→ **Direction**
Quote word for word the rows starting at the line that contains "From furthest to closest, arrange" and ending with the last line of the rows, both included.

→ **Listed records**

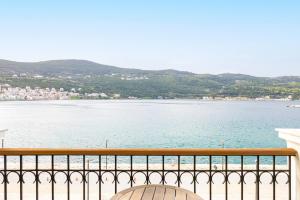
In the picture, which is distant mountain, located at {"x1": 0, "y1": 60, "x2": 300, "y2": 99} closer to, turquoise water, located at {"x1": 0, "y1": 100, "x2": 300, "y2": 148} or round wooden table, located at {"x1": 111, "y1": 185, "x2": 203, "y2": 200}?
turquoise water, located at {"x1": 0, "y1": 100, "x2": 300, "y2": 148}

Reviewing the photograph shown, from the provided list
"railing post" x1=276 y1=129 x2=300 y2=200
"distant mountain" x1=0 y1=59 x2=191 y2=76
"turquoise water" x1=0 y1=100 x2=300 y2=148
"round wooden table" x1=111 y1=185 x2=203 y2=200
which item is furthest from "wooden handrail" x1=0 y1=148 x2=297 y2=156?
"distant mountain" x1=0 y1=59 x2=191 y2=76

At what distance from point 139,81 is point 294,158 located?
337ft

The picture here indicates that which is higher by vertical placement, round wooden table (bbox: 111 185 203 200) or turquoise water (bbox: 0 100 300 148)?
round wooden table (bbox: 111 185 203 200)

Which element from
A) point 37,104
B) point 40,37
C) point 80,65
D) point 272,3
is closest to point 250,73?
point 272,3

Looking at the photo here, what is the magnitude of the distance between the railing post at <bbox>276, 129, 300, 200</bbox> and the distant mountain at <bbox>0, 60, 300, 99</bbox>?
97.5m

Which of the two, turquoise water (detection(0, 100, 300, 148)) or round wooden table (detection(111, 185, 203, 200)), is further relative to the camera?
turquoise water (detection(0, 100, 300, 148))

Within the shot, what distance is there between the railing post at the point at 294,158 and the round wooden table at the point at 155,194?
1188 mm

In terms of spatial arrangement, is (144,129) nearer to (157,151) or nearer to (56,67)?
(56,67)

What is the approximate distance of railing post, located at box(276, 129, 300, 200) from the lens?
10.6 feet

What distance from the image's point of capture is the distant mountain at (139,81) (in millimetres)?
98250

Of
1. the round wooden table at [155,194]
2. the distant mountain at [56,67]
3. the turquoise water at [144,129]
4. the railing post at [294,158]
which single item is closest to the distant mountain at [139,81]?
the distant mountain at [56,67]

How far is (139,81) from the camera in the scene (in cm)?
10575

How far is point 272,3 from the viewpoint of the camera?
89.7 m

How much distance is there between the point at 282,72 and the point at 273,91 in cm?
637
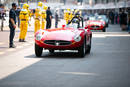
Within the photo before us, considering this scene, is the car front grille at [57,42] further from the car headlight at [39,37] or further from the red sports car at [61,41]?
the car headlight at [39,37]

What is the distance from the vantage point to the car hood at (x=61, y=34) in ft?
47.0

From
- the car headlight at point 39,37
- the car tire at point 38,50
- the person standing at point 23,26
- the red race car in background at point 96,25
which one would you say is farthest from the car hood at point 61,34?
the red race car in background at point 96,25

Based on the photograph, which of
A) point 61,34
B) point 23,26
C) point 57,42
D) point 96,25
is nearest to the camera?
point 57,42

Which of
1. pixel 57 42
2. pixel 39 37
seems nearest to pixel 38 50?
pixel 39 37

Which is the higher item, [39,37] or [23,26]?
[39,37]

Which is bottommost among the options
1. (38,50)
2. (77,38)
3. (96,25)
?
(96,25)

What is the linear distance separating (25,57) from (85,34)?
6.44 feet

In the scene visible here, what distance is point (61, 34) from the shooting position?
573 inches

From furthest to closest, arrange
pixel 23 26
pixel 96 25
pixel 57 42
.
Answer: pixel 96 25
pixel 23 26
pixel 57 42

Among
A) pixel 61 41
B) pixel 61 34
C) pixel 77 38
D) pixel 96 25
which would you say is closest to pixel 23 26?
pixel 61 34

→ **Solution for this problem**
From furthest to closest, arrange
pixel 23 26
pixel 96 25
pixel 57 42
.
Answer: pixel 96 25
pixel 23 26
pixel 57 42

Among
A) pixel 61 41
B) pixel 61 34
C) pixel 77 38
D) pixel 96 25
which would you say is closest to pixel 23 26?
pixel 61 34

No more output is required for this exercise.